MEASURING DEVICE, ESPECIALLY FLOW MEASURING DEVICE, AND METHOD FOR MANUFACTURING A MEASURING TUBE FOR A MEASURING DEVICE

Abstract

A measuring device, especially a flow measuring device, including a measuring tube. The measuring tube includes at least one nozzle formed from the measuring tube by hot forming and serving for mounting a measuring transducer, especially an ultrasonic transducer, a measurement signal reflector, especially an ultrasonic reflector, and/or a measurement transmitter, and a method for manufacturing a measuring tube for a measuring device.

Description

The present invention relates to a measuring device and a method for manufacturing a measuring tube for a measuring device.

A measuring tube for a measuring device usually has nozzles, which are provided for the mounting of measuring transducers, respectively sensors, and measurement transmitters on the measuring tube.

These nozzles are usually welded to the measuring tube. A welded connection has, however, a variety of disadvantages. For instance, as a result of the high heat input during the welding, material distortion or warping can be experienced, which, as a rule, makes itself noticeable by a collapsing of the tube in the region of the nozzle welding. This can negatively influence the measuring performance.

Because this material distortion or warping depends, moreover, strongly on the details of the welding (e.g. welding speed, interpass temperature, etc.), and because nozzle weldings on flow measuring devices are, as a rule, manually executed, considerable geometric fluctuations can be experienced in the measured devices. This leads then to fluctuations in the measuring performance, which is inconsistent with reproducible batch production.

○ ○ ○ ○

Problems to solve:
**a.** Answer these questions using the measuring tube patent text:
(i) According to the abstract, by what process is the nozzle formed from the measuring tube?
(ii) How are nozzles usually attached to the measuring tube?
(iii) How are nozzle weldings on flow measuring devices, as a rule, executed?
**b.** Repeat the measuring tube patent text word for word from "The present invention" to "the measuring performance.".
**c.** Decide whether each statement agrees with the measuring tube patent text:
(i) The abstract names an ultrasonic reflector as a kind of measurement signal reflector.
(ii) The welding of nozzles involves only a low heat input.
(iii) The material distortion or warping depends only slightly on the details of the welding.
The records after the measuring tube patent text are separate material.

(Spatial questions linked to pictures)

○ ○ ○ ○

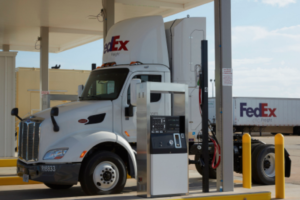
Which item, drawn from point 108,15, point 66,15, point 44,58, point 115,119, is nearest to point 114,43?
point 115,119

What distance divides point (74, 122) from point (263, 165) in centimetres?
508

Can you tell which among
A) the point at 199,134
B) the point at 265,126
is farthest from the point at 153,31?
the point at 265,126

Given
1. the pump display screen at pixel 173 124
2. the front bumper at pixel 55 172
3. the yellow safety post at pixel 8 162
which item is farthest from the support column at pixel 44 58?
the pump display screen at pixel 173 124

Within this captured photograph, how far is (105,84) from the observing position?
29.9 feet

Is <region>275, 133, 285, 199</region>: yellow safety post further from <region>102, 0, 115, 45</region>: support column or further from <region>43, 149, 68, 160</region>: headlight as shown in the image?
<region>102, 0, 115, 45</region>: support column

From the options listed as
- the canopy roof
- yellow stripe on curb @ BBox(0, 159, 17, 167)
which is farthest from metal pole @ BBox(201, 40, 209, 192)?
yellow stripe on curb @ BBox(0, 159, 17, 167)

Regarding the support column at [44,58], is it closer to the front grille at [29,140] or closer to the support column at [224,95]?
the front grille at [29,140]

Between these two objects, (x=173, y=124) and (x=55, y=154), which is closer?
(x=173, y=124)

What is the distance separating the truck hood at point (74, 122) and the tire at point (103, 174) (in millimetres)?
543

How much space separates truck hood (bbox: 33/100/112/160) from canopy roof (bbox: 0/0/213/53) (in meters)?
7.85

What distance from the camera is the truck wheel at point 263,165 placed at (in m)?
10.3

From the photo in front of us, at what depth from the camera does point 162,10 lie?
59.3 feet

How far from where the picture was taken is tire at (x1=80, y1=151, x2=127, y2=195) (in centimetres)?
793

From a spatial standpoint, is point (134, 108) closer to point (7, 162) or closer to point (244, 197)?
point (244, 197)
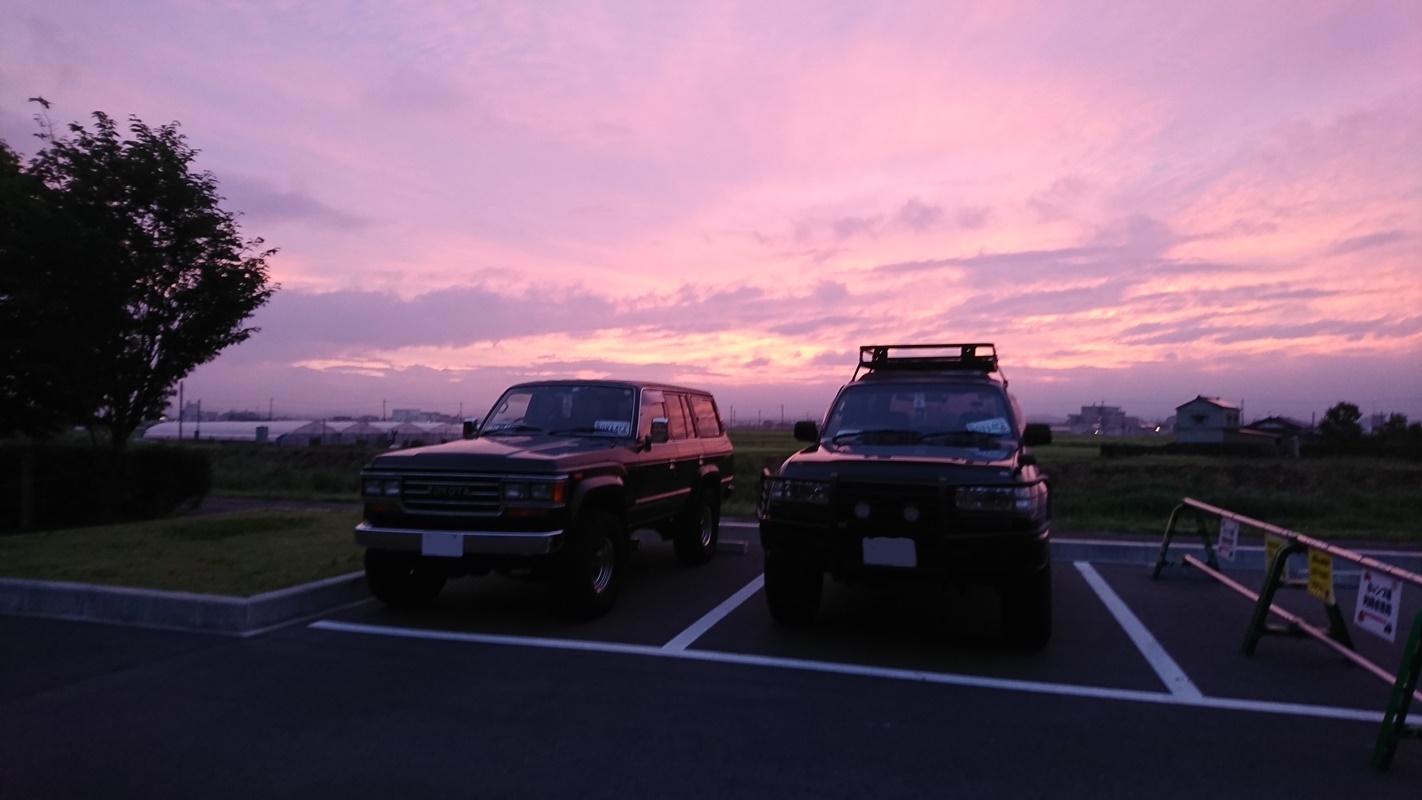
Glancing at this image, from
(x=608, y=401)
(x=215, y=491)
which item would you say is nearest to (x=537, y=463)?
(x=608, y=401)

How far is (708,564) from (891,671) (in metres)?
4.68

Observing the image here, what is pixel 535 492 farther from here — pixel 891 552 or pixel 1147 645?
pixel 1147 645

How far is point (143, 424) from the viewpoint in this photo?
13.8m

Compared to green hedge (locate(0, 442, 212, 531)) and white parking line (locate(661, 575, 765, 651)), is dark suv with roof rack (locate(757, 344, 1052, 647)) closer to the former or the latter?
white parking line (locate(661, 575, 765, 651))

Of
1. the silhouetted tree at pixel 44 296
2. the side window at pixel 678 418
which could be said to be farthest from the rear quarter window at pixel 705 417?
the silhouetted tree at pixel 44 296

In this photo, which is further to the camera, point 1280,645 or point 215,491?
point 215,491

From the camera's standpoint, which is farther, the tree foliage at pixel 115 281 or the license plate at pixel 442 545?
the tree foliage at pixel 115 281

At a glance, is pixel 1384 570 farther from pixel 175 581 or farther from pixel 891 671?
pixel 175 581

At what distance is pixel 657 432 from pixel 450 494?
7.53ft

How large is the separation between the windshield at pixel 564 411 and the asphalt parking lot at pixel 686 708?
1.67 meters

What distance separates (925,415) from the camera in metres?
7.96

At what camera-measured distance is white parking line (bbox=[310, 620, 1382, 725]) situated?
219 inches

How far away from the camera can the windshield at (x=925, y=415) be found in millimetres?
7680

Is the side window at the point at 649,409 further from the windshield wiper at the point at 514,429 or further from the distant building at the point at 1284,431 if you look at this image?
the distant building at the point at 1284,431
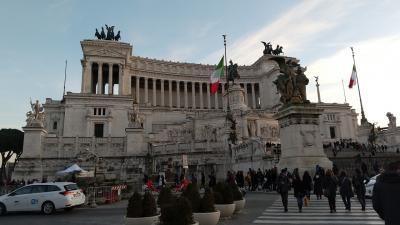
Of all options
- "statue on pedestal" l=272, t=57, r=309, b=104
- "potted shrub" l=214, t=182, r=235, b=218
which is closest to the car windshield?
"potted shrub" l=214, t=182, r=235, b=218

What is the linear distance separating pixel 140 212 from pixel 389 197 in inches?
261

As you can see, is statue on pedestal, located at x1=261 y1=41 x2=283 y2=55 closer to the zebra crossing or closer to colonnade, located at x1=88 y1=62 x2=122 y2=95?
colonnade, located at x1=88 y1=62 x2=122 y2=95

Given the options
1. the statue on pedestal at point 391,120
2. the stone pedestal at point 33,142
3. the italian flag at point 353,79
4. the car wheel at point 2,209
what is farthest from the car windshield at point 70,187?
the statue on pedestal at point 391,120

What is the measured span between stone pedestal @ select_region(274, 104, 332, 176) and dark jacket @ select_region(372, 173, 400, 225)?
13284 mm

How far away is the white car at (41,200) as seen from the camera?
16.8 metres

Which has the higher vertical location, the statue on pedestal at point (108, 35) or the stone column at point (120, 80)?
the statue on pedestal at point (108, 35)

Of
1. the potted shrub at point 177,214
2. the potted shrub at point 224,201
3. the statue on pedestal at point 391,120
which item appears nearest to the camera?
the potted shrub at point 177,214

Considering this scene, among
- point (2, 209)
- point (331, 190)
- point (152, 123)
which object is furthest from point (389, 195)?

○ ○ ○ ○

Solution set:
**a.**
(i) Hot forming
(ii) They are welded to it
(iii) Manually

**b.**
The present invention relates to a measuring device and a method for manufacturing a measuring tube for a measuring device.

A measuring tube for a measuring device usually has nozzles, which are provided for the mounting of measuring transducers, respectively sensors, and measurement transmitters on the measuring tube.

These nozzles are usually welded to the measuring tube. A welded connection has, however, a variety of disadvantages. For instance, as a result of the high heat input during the welding, material distortion or warping can be experienced, which, as a rule, makes itself noticeable by a collapsing of the tube in the region of the nozzle welding. This can negatively influence the measuring performance.

**c.**
(i) Yes: "a measurement signal reflector, especially an ultrasonic reflector"
(ii) No: "as a result of the high heat input during the welding"
(iii) No: "this material distortion or warping depends, moreover, strongly on the details of the welding"